* Questions on the material *
**A.** Say whether each statement agrees with the priming-experiment passage. Answer yes or no for each, and quote the words of the passage that decide it. (i) The filler nonwords were made by changing one to two letters in real English words. (ii) The prime appeared on screen for 500 ms. (iii) Real word and nonword targets were matched on orthographic neighbourhood size.
**B.** Update the priming-experiment passage. Begin at the words "Stems in the" and stop after "for related nonwords.", then write that stretch out again with each "nonaffixes" replaced by "non-affixal endings".
**C.** Carry on the priming-experiment passage from the point where it stops.

* Quoted passage *
Table 2 Turkish suffixes, their English translation equivalents, and their meanings

Once the stems were combined with potential endings, the affixed and nonaffixed Turkish nonwords were matched on positional specific bigram frequency (suffixed nonwords: M = 4,709, SD = 2,933; nonsuffixed nonwords: M = 4,022, SD = 1,966).

Stems in the unrelated condition (e.g., tuş) were selected such that they closely matched the stem in the related condition (e.g., buz) on length, word frequency, bigram frequency, number of phonemes, number of syllables, orthographic neighbourhood, and OLD20. Half of the unrelated stems were combined with affixes, the other half with nonaffixes, thus mirroring the experimental design used for related nonwords.

For the purposes of the lexical decision task, 90 nonword filler stimuli were created by changing one to two letters in real English words (e.g., end–enp). Real word and nonword targets were matched on length and bigram token frequencies. They were not matched on the orthographic neighbourhood size or positional specific bigram frequencies, however, due to the need to control for the other experimental factors. Their Turkish primes were constructed by combining a new set of Turkish nonwords that were constructed by changing one to two letters in real Turkish words (e.g., yut [swallow]–kuf) with the same affixes and nonaffixes as for the experimental words. Three experimental lists were created using a Latin square design, each list containing only one of the prime-target pairs to ensure each participant responded to each target only once.

English L2 target words were preceded by three different types of complex L1 Turkish nonword primes (see Table 3 for characteristics): affixed L1 nonwords (e.g., buzca [iceish], nonaffixed L1 nonwords (e.g., buznak [iceald]), and unrelated L1 nonwords (e.g., tuşku [keyment]).

Table 3 Mean item characteristics (SDs)

Procedure

Participants were tested online using the Gorilla platform (https://gorilla.sc). Each trial consisted of a 500-ms fixation cross, 500-ms forward mask of hash keys, followed by a 200-ms prime in lowercase, then the uppercase target. The target remained on screen until the response was made or until 3 seconds elapsed. Participants were instructed to respond as quickly and accurately as possible. After the lexical decision task, participants also responded to a short version of LEAP-Q (Marian et al., 2007) to ensure that participants are late bilinguals who speak Turkish as their L1 and English as their L2, and that they are proficient in their L2.

Analysis

All data and analyses script are available (https://osf.io/snxm5/?view_only=b3115a5d31f0431d89ce955a526407e5). Response time (RT) analysis was conducted on correct trials only. As a criterion for removal of extreme outliers, RT distributions as well as error rates for items and subjects were visually inspected separately for L1 English and L2 English groups. Three participants from each group were removed since their nonword response times or accuracies were two standard deviations above the mean. Individual data points below 250 ms or above 2,000 ms were also removed (L1: 0.4 %; L2: 0.5 % of the total data). Data points whose standardized residuals were greater than 2.5 standard deviations (Baayen, 2008) were removed (L1: 2.8 %; L2: 3.2 %). Table 4 shows mean RTs and error rates (ERs) across conditions for the L1 and L2 speakers of English. The results focused on response times only because the ERs were very low (see Table 4). The significance level is set at 0.05.

* Entries provided *
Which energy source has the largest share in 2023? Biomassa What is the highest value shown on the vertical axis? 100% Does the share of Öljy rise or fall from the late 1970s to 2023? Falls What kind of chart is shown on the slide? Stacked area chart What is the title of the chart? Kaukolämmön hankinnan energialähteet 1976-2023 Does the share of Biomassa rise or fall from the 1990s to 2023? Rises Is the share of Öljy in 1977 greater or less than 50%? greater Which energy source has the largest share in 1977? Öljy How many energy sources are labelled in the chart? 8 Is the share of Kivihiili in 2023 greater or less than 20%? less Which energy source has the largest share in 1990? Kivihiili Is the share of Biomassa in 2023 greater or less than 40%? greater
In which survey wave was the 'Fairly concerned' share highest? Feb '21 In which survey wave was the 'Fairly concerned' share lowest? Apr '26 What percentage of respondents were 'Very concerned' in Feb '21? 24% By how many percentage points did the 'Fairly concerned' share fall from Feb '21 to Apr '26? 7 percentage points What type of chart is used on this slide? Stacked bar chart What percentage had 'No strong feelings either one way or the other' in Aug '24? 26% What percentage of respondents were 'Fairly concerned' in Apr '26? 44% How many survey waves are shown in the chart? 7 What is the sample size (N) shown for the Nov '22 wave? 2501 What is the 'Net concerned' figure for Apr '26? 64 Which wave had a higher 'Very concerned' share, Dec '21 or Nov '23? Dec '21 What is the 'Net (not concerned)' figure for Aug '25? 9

==

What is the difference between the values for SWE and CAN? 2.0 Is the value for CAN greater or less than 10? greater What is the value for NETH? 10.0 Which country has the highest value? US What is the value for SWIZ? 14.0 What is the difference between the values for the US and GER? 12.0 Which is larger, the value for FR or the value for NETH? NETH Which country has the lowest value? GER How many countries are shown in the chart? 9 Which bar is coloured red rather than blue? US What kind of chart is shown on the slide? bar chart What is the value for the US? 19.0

* Responses to the tasks *
**A.**
(i) Yes: "90 nonword filler stimuli were created by changing one to two letters in real English words"
(ii) No: "followed by a 200-ms prime in lowercase"
(iii) No: "They were not matched on the orthographic neighbourhood size or positional specific bigram frequencies"

**B.**
Stems in the unrelated condition (e.g., tuş) were selected such that they closely matched the stem in the related condition (e.g., buz) on length, word frequency, bigram frequency, number of phonemes, number of syllables, orthographic neighbourhood, and OLD20. Half of the unrelated stems were combined with affixes, the other half with non-affixal endings, thus mirroring the experimental design used for related nonwords.

**C.**
Table 4 Mean response times (RTs) and error rates (ERs) across conditions, in ms (SDs)

The L1 and L2 datasets were then merged, and a Box-Cox power transformation indicated RTs be inverse-transformed for the merged analysis of data to normalize RT distributions and reduce the effect of outliers. Priming effects were tested in a mixed-effect model which included the two fixed effects of group (L1, L2) and of prime type (affixed nonword, nonaffixed nonword, unrelated) using ANOVA Type III (Version 3.0-12; Fox & Weisberg, 2019). Trial number was normalized and added as an additional predictor to the model to discard the effects of fatigue or habituation. The data were modelled in a model with reduced random slope structure⁷ (Barr et al., 2013).

Results and discussion

The main effects of group and prime type were significant, F(1, 137.95) = 7.32, p < .001; F(2, 136.41) = 8.14, p < .0001, respectively, with a robust two-way interaction between group and prime type, F(2, 132.14) = 10.81, p < .0001, suggesting that priming effects differed across L1 and L2 groups. To further unpack the interaction between prime type and group, we analyzed the effect of prime type separately for each participant group.

Statistical analyses were conducted on inverse-transformed RTs for the L2 group, while no transformation was required for the L1 group on basis of Box-Cox power transformations. Linear mixed-effect modelling was used to fit RTs and response accuracies for both groups. The model for each group contained prime type (affixed nonword, nonaffixed nonword, unrelated) as a fixed effect and subjects and items as random effects factors (random intercepts). Trial number was normalized and also added as an additional predictor to the model to discard the effects of item presentation. The data was modelled in a maximal random slope structure (Barr et al., 2013), and pairwise comparisons between conditions were computed using the emmeans package (Lenth, 2019).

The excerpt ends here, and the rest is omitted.